**Input records:**
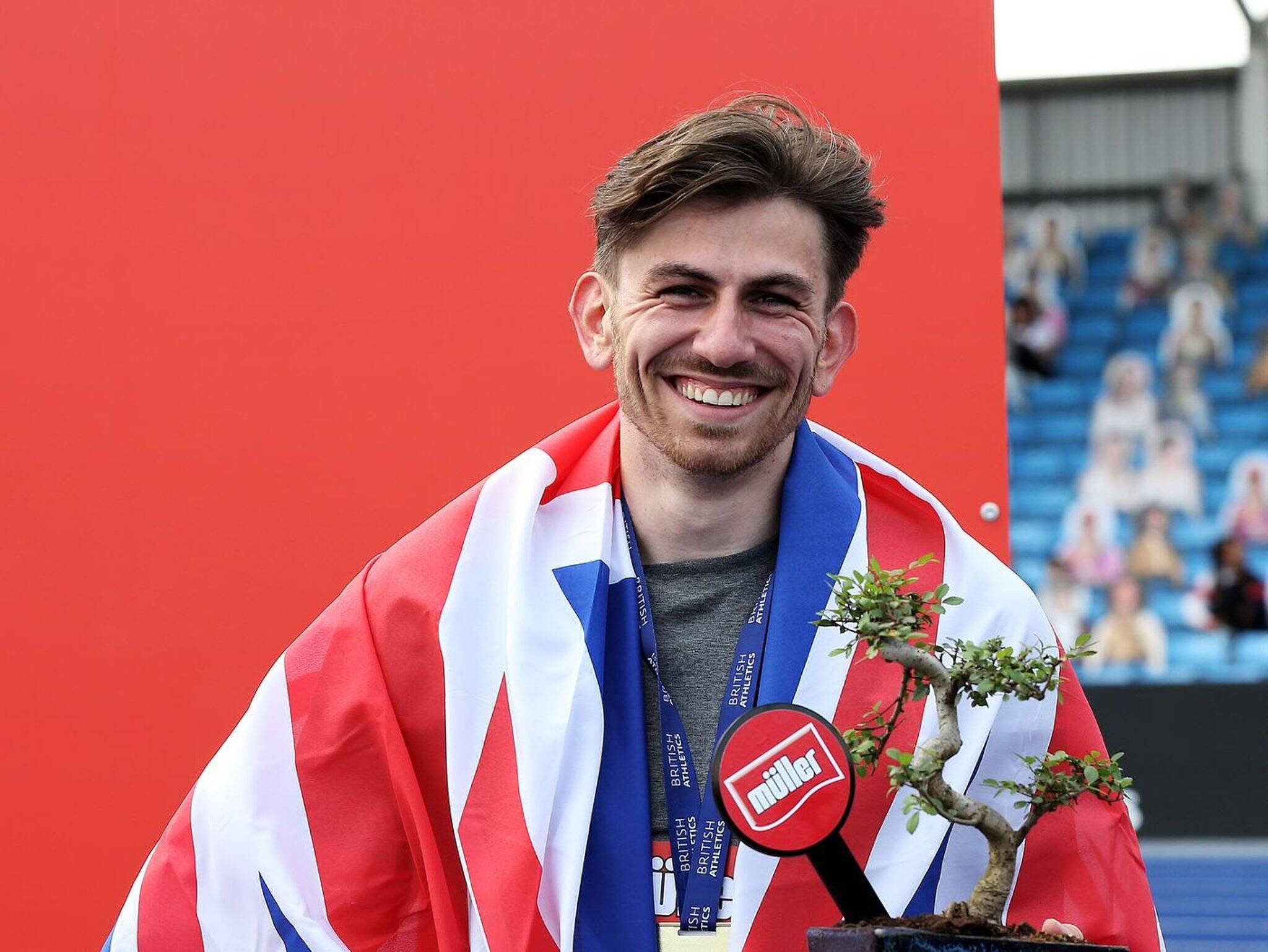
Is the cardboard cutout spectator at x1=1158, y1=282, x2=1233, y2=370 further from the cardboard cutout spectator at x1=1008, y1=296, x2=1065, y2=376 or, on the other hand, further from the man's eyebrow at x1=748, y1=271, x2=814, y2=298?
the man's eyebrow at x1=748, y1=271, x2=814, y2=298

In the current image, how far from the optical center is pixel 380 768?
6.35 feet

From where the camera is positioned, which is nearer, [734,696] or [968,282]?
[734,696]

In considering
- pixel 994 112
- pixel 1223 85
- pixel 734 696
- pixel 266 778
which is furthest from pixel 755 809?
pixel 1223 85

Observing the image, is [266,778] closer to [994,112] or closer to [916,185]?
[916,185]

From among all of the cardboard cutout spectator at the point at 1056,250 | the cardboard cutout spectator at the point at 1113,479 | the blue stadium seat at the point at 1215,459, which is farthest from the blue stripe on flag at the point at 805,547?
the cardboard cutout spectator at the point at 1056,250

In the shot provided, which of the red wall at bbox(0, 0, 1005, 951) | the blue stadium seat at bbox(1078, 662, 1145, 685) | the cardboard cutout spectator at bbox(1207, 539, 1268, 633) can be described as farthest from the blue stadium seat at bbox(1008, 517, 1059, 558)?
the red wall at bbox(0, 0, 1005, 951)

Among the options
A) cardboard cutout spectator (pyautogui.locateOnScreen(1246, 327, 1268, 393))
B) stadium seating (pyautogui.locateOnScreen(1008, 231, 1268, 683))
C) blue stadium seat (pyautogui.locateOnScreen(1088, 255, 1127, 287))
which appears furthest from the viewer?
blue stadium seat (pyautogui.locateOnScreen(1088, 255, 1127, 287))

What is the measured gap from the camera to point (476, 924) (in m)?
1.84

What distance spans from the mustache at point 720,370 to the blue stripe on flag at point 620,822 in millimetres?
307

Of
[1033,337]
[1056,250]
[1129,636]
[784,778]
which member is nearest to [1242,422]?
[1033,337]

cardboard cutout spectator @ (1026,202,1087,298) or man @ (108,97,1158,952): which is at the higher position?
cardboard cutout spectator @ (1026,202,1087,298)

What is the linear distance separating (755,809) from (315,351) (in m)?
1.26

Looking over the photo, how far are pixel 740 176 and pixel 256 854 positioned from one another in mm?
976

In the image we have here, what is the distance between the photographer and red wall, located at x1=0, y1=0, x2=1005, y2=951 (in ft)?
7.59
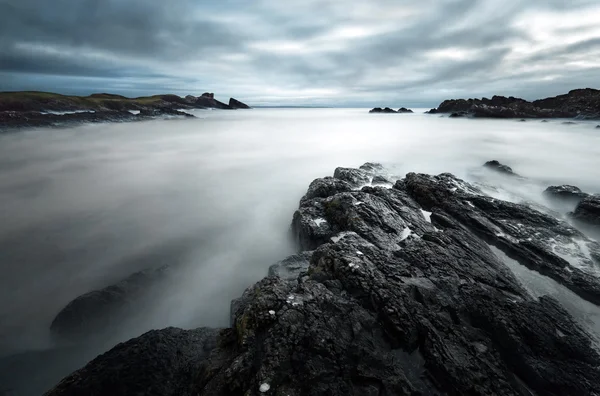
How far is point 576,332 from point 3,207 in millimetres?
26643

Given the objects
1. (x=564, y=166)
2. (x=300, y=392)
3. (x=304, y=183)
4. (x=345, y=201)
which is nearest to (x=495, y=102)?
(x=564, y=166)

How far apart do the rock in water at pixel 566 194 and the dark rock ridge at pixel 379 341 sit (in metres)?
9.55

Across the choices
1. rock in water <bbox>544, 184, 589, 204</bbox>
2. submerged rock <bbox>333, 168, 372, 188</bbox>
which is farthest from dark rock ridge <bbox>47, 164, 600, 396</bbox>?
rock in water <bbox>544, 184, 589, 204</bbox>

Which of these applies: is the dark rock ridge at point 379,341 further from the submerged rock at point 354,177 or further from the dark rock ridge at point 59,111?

**Aim of the task:**
Render the entries as a Markdown table, starting at the line containing "Among the options" and running through the end of the entries. Use the columns Row and Text, number each line, and leave out blank lines and pictures.

**Solution for this exercise:**
| Row | Text |
|---|---|
| 1 | Among the options |
| 2 | A) cardboard cutout spectator (pyautogui.locateOnScreen(1246, 327, 1268, 393)) |
| 3 | B) stadium seating (pyautogui.locateOnScreen(1008, 231, 1268, 683)) |
| 4 | C) blue stadium seat (pyautogui.locateOnScreen(1088, 255, 1127, 287)) |
| 5 | which appears furthest from the viewer? |
| 6 | blue stadium seat (pyautogui.locateOnScreen(1088, 255, 1127, 287)) |
| 7 | What is the measured gap from the camera to point (476, 924) (in m)? |
| 8 | 1.84 |
| 9 | What distance spans from the mustache at point 720,370 to the blue stripe on flag at point 620,822 in millimetres? |
| 10 | 307 |
| 11 | Of |
| 12 | [1033,337] |
| 13 | [1056,250] |
| 14 | [1129,636] |
| 15 | [784,778] |
| 16 | which member is nearest to [1242,422]? |
| 17 | [1033,337] |
| 18 | cardboard cutout spectator @ (1026,202,1087,298) or man @ (108,97,1158,952): which is at the higher position? |
| 19 | cardboard cutout spectator @ (1026,202,1087,298) |
| 20 | What is the linear distance separating (755,809) from (315,351) (in m)? |
| 21 | 1.26 |
| 22 | Looking over the photo, how far are pixel 740 176 and pixel 256 854 positioned from one another in mm? |
| 23 | 976 |
| 24 | In the image we have here, what is the distance between the photographer and red wall, located at x1=0, y1=0, x2=1005, y2=951 (in ft)? |
| 25 | 7.59 |
| 26 | How far is point 576,332 from point 3,207 in millimetres? |
| 27 | 26643 |
| 28 | Given the objects |
| 29 | 1. (x=564, y=166) |
| 30 | 2. (x=300, y=392) |
| 31 | 3. (x=304, y=183) |
| 32 | 4. (x=345, y=201) |
| 33 | which is nearest to (x=495, y=102)? |
| 34 | (x=564, y=166) |
| 35 | How far apart do the rock in water at pixel 566 194 and the dark rock ridge at pixel 379 341 sit (in metres)? |
| 36 | 9.55 |
| 37 | Across the choices |
| 38 | 1. rock in water <bbox>544, 184, 589, 204</bbox> |
| 39 | 2. submerged rock <bbox>333, 168, 372, 188</bbox> |
| 40 | which is farthest from dark rock ridge <bbox>47, 164, 600, 396</bbox>? |
| 41 | rock in water <bbox>544, 184, 589, 204</bbox> |
| 42 | Which of these applies: is the dark rock ridge at point 379,341 further from the submerged rock at point 354,177 or further from the dark rock ridge at point 59,111? |